Конструкции Allomerus идут непрерывно от одного гнездового кармана до другого на разных ветках их куста, и по ним идут потоки рабочих, переходящих из одного гнезда в другое. Прочие обитающие на растениях муравьи возводят похожие покрытия над своими тропами, даже с такими же дырками, через которые они приходят и уходят фуражировать. Такие сводчатые галереи, вероятно, служат в первую очередь для защиты заключенного в них движения от врагов (с глаз долой, из сердца вон), так же как земляные покрытия дорог, которые возводят муравьи-мародеры и многие кочевники.
На самом деле рабочие Allomerus на моем опытном участке не ждали в засаде час за часом у каждой «лисьей норы», как можно было ожидать, если бы их постройки были ловушками, нуждающимися в постоянном надзоре; когда все спокойно, большинство дырок обычно пустуют. Но во время опасности для муравьев, проходящих внутри, это было не так. После того как вытащил кузнечиков из волос на собственной голове, я заметил чужаков – других муравьев, какой-то вид рода Pheidole, или большеголовых муравьев, лезущих на растение, чтобы прикончить раненого кузнечика, упущенного Allomerus. По прибытии муравьев Pheidole рабочие Allomerus начали охранять каждый из нескольких десятков входов в их галереи, ближайшие к суматохе, вызванной злоумышленниками. Эти стражи с помощью собратьев по гнезду, кишащих на поверхности галереи, даже поймали и убили одного Pheidole и унесли его.

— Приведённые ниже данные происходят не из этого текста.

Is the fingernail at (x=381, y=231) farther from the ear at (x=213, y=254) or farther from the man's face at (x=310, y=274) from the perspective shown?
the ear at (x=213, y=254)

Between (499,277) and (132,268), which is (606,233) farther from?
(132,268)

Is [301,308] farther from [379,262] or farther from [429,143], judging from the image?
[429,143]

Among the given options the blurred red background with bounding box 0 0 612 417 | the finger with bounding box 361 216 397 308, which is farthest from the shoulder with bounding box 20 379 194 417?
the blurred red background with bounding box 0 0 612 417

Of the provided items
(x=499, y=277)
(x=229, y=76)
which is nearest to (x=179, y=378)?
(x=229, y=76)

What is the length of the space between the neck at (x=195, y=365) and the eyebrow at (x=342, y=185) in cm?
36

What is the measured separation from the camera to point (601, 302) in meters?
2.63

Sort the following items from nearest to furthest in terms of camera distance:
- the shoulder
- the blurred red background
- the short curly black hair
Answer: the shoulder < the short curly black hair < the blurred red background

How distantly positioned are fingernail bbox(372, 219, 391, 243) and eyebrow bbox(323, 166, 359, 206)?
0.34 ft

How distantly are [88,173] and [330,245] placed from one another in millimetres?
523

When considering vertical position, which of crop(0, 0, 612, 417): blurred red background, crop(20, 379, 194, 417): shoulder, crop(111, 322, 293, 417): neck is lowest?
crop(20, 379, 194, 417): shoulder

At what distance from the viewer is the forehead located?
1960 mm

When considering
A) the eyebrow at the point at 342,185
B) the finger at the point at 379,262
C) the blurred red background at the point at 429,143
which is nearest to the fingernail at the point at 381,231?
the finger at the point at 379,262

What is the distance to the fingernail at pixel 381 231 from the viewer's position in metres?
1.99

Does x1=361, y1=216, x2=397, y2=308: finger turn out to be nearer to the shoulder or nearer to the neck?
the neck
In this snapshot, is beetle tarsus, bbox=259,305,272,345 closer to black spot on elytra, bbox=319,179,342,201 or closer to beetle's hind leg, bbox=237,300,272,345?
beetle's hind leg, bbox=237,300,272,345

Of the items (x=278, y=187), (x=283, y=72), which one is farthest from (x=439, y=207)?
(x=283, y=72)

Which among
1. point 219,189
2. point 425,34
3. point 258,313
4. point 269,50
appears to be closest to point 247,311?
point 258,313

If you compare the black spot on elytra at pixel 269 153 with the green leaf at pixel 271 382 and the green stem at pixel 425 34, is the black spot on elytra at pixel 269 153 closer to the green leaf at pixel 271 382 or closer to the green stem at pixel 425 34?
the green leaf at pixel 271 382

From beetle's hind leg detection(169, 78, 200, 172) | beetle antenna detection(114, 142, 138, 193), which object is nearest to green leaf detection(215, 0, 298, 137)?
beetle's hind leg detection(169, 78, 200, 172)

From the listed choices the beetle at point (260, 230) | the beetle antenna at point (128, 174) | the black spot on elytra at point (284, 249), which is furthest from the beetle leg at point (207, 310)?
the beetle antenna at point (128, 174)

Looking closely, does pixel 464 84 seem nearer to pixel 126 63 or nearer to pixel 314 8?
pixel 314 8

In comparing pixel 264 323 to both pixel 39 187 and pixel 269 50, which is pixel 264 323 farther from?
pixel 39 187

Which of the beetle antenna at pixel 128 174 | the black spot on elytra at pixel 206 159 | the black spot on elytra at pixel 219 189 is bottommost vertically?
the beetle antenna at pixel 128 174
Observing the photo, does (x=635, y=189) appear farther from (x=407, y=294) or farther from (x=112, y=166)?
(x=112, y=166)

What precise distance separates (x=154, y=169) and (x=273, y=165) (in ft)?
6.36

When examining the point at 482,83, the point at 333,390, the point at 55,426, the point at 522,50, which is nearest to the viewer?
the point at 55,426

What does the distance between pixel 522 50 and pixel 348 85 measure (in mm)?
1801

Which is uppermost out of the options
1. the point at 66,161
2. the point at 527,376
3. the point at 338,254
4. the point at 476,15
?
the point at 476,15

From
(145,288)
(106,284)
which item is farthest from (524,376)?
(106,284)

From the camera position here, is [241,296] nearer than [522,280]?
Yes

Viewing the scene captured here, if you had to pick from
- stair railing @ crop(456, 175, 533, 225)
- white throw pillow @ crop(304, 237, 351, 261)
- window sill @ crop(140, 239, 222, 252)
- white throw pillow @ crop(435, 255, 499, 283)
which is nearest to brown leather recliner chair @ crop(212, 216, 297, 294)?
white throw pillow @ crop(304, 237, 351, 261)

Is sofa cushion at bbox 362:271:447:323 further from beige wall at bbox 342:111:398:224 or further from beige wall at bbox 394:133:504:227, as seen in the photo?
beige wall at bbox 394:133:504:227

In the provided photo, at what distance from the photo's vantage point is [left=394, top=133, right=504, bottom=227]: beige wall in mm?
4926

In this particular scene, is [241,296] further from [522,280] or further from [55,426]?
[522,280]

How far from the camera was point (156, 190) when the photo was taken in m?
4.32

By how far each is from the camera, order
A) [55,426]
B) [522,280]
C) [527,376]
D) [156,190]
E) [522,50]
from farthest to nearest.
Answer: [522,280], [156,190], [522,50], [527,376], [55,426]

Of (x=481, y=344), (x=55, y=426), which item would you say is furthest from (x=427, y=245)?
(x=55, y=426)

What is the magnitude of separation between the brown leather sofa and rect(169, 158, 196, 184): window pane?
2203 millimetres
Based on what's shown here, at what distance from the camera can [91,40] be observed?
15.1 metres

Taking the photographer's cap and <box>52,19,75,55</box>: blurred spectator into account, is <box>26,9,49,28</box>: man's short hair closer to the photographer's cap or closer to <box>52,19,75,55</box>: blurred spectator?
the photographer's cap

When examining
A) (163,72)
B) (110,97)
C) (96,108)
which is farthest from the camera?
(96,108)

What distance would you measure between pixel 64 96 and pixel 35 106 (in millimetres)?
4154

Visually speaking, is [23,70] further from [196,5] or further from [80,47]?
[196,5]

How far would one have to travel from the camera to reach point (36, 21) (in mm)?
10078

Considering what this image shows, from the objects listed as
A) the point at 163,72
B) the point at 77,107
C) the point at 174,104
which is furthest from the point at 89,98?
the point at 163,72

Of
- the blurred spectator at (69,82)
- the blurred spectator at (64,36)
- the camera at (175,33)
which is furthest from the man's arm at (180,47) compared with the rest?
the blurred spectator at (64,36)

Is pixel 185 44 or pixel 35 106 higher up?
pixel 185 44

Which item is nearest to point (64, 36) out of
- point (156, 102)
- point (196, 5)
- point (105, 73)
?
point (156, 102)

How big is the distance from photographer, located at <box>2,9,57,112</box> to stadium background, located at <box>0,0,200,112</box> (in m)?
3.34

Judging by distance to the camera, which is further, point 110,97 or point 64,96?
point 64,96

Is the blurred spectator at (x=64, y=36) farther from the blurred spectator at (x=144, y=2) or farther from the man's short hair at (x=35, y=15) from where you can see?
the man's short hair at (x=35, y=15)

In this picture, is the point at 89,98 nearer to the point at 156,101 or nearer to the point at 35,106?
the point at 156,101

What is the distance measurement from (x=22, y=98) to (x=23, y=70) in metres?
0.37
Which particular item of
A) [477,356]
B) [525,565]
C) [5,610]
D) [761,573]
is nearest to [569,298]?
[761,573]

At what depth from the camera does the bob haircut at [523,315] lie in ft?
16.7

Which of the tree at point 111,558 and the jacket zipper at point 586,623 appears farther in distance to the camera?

Муравьи многих видов при случае ловят и убивают врагов и добычу вдоль своих троп, особенно когда на них находится большое количество рабочих; это важно для одоления жертвы, как у кочевников, ошеломляющих числом; такая тактика может быть успешной даже для робкого вида, если его армии достаточно велики. Таким образом организация сверхорганизма может быть более чувствительной, чем ткани организма: рабочие, приписанные к тропам, могут плавно переходить в своем поведении от транспортировки к защите и к хищничеству. Это выглядит, как если бы печень могла изменить свою функцию при отключении сердца и качать кровь.